Text segment:
►
Why the `_no_resched` variant? I see that x86 just does a plain
preempt_enable().

> +}
> +NOKPROBE_SYMBOL(optimized_callback)
> +
> +static bool is_offset_in_range(unsigned long start, unsigned long end)
> +{
> +	long offset = end - start;
> +
> +	/*
> +	 * Verify if the address gap is in 128MiB range, because this uses
> +	 * a relative jump.
> +	 *
> +	 * kprobe opt use a 'b' instruction to branch to optinsn.insn.
> +	 * According to ARM manual, branch instruction is:
> +	 *
> +	 *   31  30                  25              0
> +	 *  +----+---+---+---+---+---+---------------+
> +	 *  |cond| 0 | 0 | 1 | 0 | 1 |     imm26     |
> +	 *  +----+---+---+---+---+---+---------------+
> +	 *
> +	 * imm26 is a signed 26 bits integer. The real branch offset is computed
> +	 * by: imm64 = SignExtend(imm26:'00', 64);
> +	 *
> +	 * So the maximum forward branch should be:
> +	 *   (0x01ffffff << 2) = 0x07fffffc
> +	 * The maximum backward branch should be:
> +	 *   (0xfe000000 << 2) = 0xFFFFFFFFF8000000 = -0x08000000
> +	 *
> +	 * We can simply check (rel & 0xf8000003):
> +	 *  if rel is positive, (rel & 0xf8000003) should be 0
> +	 *  if rel is negitive, (rel & 0xf8000003) should be 0xf8000000
> +	 *  the last '3' is used for alignment checking.
◄
(Records excerpted from a collection)
►
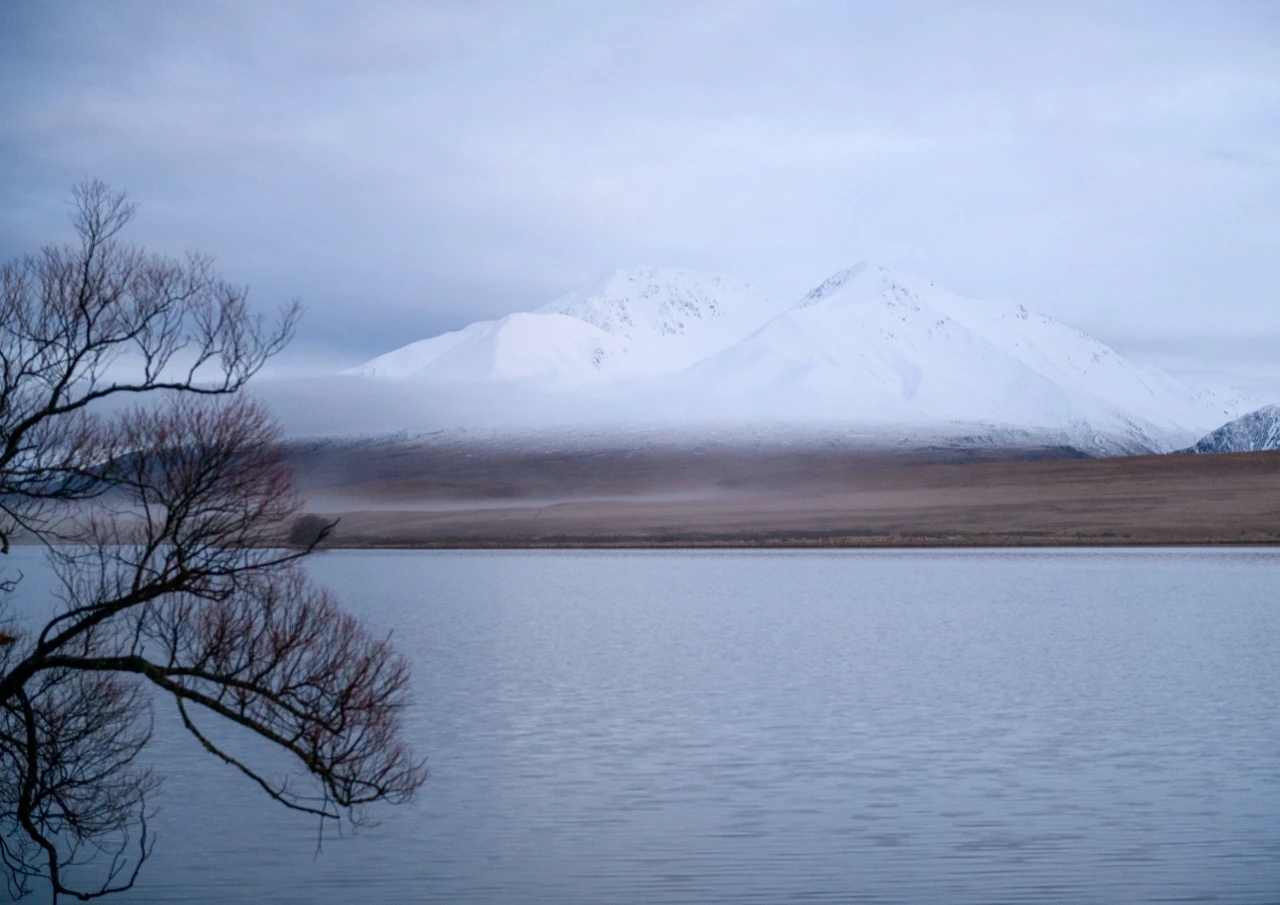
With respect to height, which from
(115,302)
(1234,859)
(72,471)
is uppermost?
(115,302)

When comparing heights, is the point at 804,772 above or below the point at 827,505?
below

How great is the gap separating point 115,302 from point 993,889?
24.0 ft

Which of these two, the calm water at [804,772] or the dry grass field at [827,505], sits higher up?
the dry grass field at [827,505]

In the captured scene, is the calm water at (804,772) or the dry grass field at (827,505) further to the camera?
the dry grass field at (827,505)

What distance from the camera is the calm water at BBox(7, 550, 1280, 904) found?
11.0 metres

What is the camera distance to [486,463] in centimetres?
12700

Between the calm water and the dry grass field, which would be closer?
the calm water

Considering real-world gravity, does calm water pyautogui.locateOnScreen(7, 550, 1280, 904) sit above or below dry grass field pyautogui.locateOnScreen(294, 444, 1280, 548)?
below

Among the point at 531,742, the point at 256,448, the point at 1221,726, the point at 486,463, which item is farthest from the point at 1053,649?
the point at 486,463

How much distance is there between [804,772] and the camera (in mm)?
14656

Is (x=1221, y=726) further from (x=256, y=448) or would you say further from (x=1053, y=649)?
(x=256, y=448)

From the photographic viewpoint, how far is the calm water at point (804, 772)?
11.0m

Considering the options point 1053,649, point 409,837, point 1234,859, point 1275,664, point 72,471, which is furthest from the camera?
point 1053,649

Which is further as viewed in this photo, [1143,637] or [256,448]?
[1143,637]
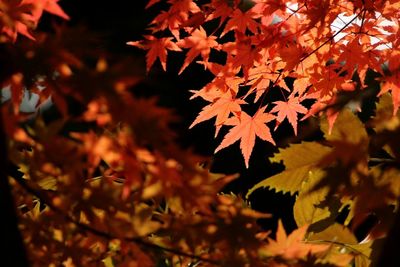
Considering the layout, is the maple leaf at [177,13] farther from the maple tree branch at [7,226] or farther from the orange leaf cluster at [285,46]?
the maple tree branch at [7,226]

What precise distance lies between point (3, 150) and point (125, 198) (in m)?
0.27

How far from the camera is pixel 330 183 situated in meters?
1.00

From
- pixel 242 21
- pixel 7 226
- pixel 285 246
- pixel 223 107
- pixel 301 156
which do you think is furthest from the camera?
pixel 223 107

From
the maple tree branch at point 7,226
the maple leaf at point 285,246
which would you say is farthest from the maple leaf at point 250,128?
the maple tree branch at point 7,226

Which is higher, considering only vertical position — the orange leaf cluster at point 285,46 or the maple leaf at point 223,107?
the orange leaf cluster at point 285,46

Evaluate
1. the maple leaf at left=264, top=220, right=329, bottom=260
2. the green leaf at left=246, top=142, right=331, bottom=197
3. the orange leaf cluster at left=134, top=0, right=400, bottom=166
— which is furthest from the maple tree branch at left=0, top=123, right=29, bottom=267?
Result: the orange leaf cluster at left=134, top=0, right=400, bottom=166

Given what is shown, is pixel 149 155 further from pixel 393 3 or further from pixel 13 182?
pixel 393 3

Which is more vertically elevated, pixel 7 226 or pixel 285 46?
pixel 7 226

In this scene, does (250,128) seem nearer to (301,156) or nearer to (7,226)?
(301,156)

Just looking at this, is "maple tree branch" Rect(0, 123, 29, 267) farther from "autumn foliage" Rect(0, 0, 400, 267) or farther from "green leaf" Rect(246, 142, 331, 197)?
"green leaf" Rect(246, 142, 331, 197)

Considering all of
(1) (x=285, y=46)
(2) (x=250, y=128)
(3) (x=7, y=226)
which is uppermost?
(3) (x=7, y=226)

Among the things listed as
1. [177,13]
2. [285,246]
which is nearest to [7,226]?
[285,246]

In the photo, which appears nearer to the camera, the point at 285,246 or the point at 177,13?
the point at 285,246

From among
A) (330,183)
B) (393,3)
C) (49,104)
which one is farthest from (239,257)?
(49,104)
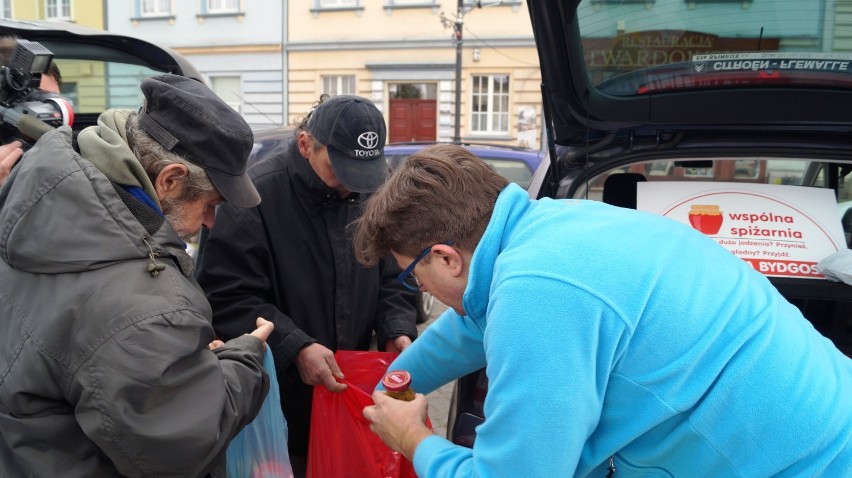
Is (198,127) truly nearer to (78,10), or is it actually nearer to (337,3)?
(337,3)

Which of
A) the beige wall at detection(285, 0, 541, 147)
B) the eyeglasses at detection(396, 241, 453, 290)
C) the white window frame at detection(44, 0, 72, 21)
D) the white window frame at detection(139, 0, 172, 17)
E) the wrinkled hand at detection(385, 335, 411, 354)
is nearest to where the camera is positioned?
the eyeglasses at detection(396, 241, 453, 290)

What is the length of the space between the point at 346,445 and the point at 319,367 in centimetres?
24

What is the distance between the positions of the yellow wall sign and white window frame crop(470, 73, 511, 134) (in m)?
17.0

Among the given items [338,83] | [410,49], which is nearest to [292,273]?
[410,49]

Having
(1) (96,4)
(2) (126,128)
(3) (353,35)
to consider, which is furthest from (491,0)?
(2) (126,128)

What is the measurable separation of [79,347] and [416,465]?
0.64 metres

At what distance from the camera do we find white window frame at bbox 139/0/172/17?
21556 millimetres

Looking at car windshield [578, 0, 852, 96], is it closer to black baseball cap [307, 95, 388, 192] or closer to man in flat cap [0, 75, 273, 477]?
black baseball cap [307, 95, 388, 192]

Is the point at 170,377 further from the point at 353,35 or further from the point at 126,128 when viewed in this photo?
the point at 353,35

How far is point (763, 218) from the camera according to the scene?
2271 millimetres

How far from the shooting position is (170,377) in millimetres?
1176

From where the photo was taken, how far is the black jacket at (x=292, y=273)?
6.82 feet

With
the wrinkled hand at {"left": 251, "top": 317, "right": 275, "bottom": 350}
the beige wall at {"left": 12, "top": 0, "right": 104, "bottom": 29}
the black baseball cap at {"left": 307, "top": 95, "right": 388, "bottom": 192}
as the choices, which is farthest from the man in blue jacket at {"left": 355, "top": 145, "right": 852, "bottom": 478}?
the beige wall at {"left": 12, "top": 0, "right": 104, "bottom": 29}

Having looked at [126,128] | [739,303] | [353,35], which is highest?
[353,35]
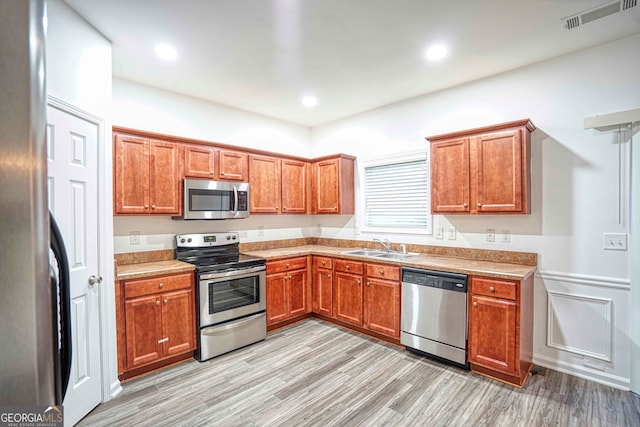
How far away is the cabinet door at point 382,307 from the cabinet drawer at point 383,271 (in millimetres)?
59

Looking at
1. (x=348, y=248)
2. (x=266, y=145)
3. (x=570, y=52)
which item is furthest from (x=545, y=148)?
(x=266, y=145)

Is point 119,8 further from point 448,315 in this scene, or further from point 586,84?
point 586,84

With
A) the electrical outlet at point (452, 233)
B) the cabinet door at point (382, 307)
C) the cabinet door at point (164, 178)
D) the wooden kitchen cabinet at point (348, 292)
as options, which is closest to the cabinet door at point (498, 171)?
the electrical outlet at point (452, 233)

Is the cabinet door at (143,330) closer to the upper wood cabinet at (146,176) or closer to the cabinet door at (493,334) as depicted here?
the upper wood cabinet at (146,176)

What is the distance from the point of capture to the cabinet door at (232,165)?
12.2 ft

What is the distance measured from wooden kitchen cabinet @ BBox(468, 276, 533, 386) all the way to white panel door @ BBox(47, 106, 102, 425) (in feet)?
10.6

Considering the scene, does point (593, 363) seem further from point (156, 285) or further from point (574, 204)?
point (156, 285)

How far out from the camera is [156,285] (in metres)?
2.84

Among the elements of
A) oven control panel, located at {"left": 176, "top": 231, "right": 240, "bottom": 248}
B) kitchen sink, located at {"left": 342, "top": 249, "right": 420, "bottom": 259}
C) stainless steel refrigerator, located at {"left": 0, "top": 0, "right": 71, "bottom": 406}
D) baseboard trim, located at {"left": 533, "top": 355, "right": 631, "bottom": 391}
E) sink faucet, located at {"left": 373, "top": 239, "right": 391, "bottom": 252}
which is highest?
stainless steel refrigerator, located at {"left": 0, "top": 0, "right": 71, "bottom": 406}

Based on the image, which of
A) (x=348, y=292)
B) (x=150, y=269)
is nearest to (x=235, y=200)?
(x=150, y=269)

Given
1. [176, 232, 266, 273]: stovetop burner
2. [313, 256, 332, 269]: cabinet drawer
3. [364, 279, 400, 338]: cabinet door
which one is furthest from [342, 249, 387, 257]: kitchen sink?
[176, 232, 266, 273]: stovetop burner

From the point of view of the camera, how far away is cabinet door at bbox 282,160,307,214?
14.6ft

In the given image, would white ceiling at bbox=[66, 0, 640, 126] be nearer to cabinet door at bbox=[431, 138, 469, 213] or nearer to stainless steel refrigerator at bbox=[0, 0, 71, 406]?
cabinet door at bbox=[431, 138, 469, 213]

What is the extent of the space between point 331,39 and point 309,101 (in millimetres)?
1457
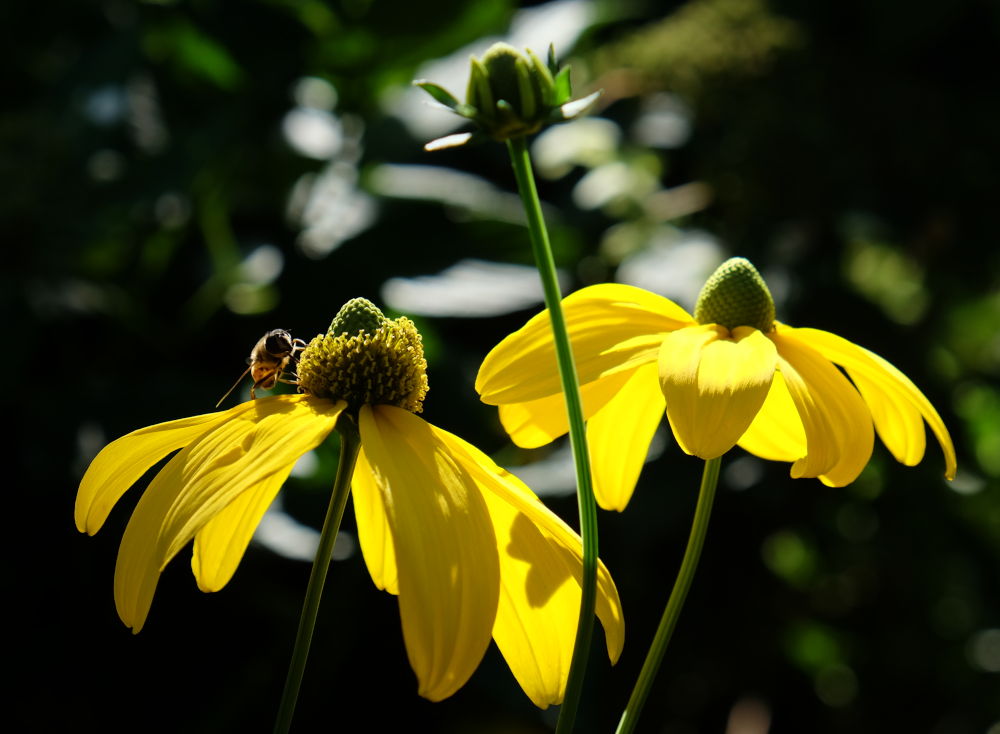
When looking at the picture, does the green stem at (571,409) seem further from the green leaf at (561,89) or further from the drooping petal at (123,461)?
the drooping petal at (123,461)

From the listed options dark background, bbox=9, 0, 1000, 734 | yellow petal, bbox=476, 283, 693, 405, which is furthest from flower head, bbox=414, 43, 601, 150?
dark background, bbox=9, 0, 1000, 734

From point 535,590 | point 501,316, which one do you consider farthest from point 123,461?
point 501,316

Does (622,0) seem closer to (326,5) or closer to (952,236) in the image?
(326,5)

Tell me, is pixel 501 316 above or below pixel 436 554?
above

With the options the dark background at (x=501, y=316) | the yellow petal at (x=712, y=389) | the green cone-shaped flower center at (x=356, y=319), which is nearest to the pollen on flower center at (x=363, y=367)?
the green cone-shaped flower center at (x=356, y=319)

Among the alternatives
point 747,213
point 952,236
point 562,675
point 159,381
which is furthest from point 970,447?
point 562,675

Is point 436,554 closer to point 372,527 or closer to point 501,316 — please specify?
point 372,527
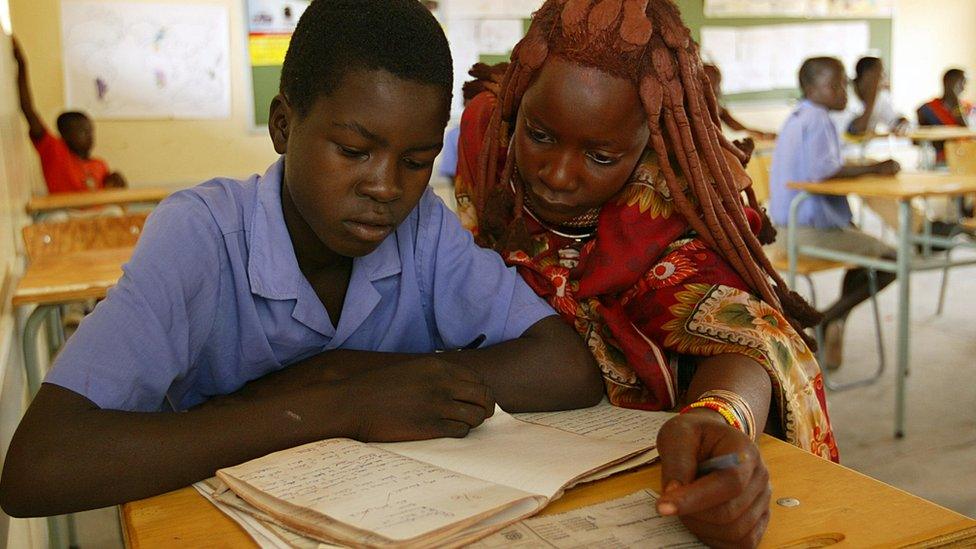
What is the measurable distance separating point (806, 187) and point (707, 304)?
Result: 8.72 ft

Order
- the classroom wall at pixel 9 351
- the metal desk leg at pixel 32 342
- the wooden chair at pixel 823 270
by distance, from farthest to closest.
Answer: the wooden chair at pixel 823 270 < the metal desk leg at pixel 32 342 < the classroom wall at pixel 9 351

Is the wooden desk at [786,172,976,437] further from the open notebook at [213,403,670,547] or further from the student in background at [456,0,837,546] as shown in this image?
the open notebook at [213,403,670,547]

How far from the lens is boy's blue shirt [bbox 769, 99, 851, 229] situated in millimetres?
3727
◄
Directive 1:
Write out each distinct hexadecimal number that appears in the kprobe patch review, including any sign attached to it.
Directive 2:
According to the kprobe patch review, within what range must the address gap fall?
Directive 3:
Extend the kprobe patch review, picking up right after its final line.
The listing has no connection to the kprobe patch review.

Reply 1:
0x01ffffff, 0x07fffffc, 0xfe000000, 0xFFFFFFFFF8000000, -0x08000000, 0xf8000003, 0xf8000000

Reply 2:
128MiB

Reply 3:
> +	 */
> +	return (offset >= -0x8000000 && offset <= 0x7fffffc && !(offset & 0x3));
> +}

Please re-use existing code for this. In insn.c we already have
branch_imm_common() and aarch64_insn_gen_branch_imm(), which we should
be able to refactor for easier usage (and should move ftrace_make_nop()
over to that too).

We could *also* add a aarch64_insn_try_gen_branch_imm() helper that
returns an error code rather than printing an error, which would allow
us to consolidate the checks with the codegen, and would be more robust
if this changes in future.

> +
> +int arch_prepare_optimized_kprobe(struct optimized_kprobe *op,
> +				  struct kprobe *orig)
> +{
> +	kprobe_opcode_t *code, *buf;
> +	void **addrs;
> +	u32 insn;
> +	int ret, i;
> +
> +	addrs = kcalloc(TMPL_MAX_LENGTH, sizeof(void *), GFP_KERNEL);
> +	if (!addrs)
> +		return -ENOMEM;

As a general thing, when using allocators, please use sizeof() on the
pointer being allocated, e.g.

	addrs = kcalloc(TMPL_MAX_LENGTH, sizeof(*addrs), GFP_KERNEL);

... as that ensures the type is always correct, even if the type of the
pointer is changed later.

That said, I don't believe this needs to be allocated from the heap.
It's only used for the duration of this function, it's relatively small,
and we could add a wrapper in insn.c to patch a range of instructions,
which would avoid the need for the array entirely.

> +
> +	buf = kcalloc(TMPL_MAX_LENGTH, sizeof(kprobe_opcode_t), GFP_KERNEL);
> +	if (!buf) {
> +		kfree(addrs);
> +		return -ENOMEM;
> +	}
> +
> +	code = get_optinsn_slot();
> +	if (!code) {
> +		kfree(addrs);
> +		kfree(buf);
> +		return -ENOMEM;
> +	}

You can initialize `ret` to -ENOMEM, and goto `out` here.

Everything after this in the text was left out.